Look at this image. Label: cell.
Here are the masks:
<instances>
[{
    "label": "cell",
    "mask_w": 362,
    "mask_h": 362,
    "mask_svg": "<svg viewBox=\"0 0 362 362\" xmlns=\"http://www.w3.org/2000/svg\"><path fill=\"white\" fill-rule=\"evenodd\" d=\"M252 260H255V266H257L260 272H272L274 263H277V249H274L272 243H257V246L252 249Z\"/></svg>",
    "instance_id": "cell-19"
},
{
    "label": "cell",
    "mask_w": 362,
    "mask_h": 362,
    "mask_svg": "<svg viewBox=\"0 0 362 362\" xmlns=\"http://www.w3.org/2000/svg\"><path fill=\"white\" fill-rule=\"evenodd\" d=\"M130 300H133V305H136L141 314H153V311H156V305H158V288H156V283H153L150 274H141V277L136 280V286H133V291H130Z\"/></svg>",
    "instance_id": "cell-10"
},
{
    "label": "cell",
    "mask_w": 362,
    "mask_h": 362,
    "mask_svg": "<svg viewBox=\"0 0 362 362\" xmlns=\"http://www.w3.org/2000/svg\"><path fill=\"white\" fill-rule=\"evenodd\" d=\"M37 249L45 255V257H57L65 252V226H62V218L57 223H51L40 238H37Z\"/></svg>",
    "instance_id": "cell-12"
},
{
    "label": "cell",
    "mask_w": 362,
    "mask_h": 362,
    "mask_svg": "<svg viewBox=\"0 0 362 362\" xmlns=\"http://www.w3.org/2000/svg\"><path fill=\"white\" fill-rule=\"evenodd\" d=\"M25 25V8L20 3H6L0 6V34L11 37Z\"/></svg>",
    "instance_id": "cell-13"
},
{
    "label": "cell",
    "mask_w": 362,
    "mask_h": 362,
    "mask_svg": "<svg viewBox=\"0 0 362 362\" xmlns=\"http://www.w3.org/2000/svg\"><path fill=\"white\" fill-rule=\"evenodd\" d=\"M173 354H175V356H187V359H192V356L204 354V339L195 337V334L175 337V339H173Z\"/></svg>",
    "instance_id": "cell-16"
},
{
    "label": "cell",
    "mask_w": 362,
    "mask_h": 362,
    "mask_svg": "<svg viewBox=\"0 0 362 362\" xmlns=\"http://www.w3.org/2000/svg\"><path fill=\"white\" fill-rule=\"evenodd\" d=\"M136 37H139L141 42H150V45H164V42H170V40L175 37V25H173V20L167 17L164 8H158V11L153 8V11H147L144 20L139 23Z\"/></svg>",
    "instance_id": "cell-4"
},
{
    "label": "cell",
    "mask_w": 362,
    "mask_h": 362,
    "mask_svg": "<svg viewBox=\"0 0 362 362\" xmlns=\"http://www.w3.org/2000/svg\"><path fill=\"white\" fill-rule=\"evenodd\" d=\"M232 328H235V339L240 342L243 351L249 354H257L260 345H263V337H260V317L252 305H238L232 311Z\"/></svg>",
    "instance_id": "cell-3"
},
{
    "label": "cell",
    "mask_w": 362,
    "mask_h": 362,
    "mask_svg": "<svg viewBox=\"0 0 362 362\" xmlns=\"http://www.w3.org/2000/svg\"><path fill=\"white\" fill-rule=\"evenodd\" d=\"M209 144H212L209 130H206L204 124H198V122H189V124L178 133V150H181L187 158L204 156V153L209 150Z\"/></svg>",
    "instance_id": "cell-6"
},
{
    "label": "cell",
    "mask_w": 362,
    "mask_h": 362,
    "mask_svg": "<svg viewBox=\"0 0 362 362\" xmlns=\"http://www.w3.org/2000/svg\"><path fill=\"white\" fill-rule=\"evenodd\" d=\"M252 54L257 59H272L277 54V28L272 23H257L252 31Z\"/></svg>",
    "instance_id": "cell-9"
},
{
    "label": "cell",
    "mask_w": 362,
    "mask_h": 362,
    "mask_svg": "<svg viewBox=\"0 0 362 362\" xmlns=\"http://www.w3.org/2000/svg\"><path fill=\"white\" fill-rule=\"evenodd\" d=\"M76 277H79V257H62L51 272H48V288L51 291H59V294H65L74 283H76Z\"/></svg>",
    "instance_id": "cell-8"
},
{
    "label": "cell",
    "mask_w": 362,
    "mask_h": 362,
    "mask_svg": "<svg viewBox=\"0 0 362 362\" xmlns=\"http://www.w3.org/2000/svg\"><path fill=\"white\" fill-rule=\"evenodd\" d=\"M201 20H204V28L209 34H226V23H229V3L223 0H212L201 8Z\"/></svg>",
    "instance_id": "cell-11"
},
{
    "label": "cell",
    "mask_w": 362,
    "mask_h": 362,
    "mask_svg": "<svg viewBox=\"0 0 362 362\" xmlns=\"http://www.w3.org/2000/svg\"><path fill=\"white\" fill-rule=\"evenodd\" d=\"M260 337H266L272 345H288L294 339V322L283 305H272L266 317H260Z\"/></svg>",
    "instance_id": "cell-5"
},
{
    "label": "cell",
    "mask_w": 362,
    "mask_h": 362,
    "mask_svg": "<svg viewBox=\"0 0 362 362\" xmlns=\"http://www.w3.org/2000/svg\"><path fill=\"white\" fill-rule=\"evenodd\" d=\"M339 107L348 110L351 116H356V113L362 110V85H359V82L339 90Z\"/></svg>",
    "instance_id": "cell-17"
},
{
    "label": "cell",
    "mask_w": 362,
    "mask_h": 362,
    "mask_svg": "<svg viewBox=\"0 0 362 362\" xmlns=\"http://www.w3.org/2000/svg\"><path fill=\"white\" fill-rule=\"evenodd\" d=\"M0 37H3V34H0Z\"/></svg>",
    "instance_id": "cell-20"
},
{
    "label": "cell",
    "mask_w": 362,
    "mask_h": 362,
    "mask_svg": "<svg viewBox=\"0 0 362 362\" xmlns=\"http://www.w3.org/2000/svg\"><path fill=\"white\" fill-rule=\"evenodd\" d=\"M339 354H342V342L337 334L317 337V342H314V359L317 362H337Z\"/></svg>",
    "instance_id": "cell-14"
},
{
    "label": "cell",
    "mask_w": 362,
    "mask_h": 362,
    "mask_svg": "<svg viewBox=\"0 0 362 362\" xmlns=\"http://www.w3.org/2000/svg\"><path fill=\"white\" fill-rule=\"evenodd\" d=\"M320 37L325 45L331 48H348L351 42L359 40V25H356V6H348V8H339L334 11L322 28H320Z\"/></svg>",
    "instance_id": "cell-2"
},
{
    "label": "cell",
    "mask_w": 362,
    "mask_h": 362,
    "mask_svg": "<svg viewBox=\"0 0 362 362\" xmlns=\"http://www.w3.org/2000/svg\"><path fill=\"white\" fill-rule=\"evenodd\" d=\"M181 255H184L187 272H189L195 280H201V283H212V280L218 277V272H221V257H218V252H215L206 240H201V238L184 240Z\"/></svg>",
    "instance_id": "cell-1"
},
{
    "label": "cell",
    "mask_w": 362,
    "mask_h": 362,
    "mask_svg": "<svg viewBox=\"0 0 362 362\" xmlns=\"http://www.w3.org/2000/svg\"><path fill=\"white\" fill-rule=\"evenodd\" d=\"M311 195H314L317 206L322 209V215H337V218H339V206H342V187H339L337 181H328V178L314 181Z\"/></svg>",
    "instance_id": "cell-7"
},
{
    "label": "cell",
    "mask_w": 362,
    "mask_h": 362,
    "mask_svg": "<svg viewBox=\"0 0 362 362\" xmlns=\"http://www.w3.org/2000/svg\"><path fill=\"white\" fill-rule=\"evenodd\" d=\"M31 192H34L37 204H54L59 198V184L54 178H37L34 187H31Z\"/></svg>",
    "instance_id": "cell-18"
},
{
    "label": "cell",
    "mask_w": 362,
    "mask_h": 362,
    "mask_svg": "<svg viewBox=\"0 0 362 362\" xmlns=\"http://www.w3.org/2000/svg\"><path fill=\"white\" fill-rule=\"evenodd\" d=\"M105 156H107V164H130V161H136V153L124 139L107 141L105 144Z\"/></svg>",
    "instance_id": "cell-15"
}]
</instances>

• EXERCISE
Can you transcribe the records word for word, starting with their first line and continuing through the line that contains "260H255V266H257L260 272H272L274 263H277V249H274L272", with that line included?

• ANSWER
Look at this image. Label: cell.
Here are the masks:
<instances>
[{
    "label": "cell",
    "mask_w": 362,
    "mask_h": 362,
    "mask_svg": "<svg viewBox=\"0 0 362 362\" xmlns=\"http://www.w3.org/2000/svg\"><path fill=\"white\" fill-rule=\"evenodd\" d=\"M252 260H255V266H257L260 272H272L274 263H277V249H274L272 243H257V246L252 249Z\"/></svg>",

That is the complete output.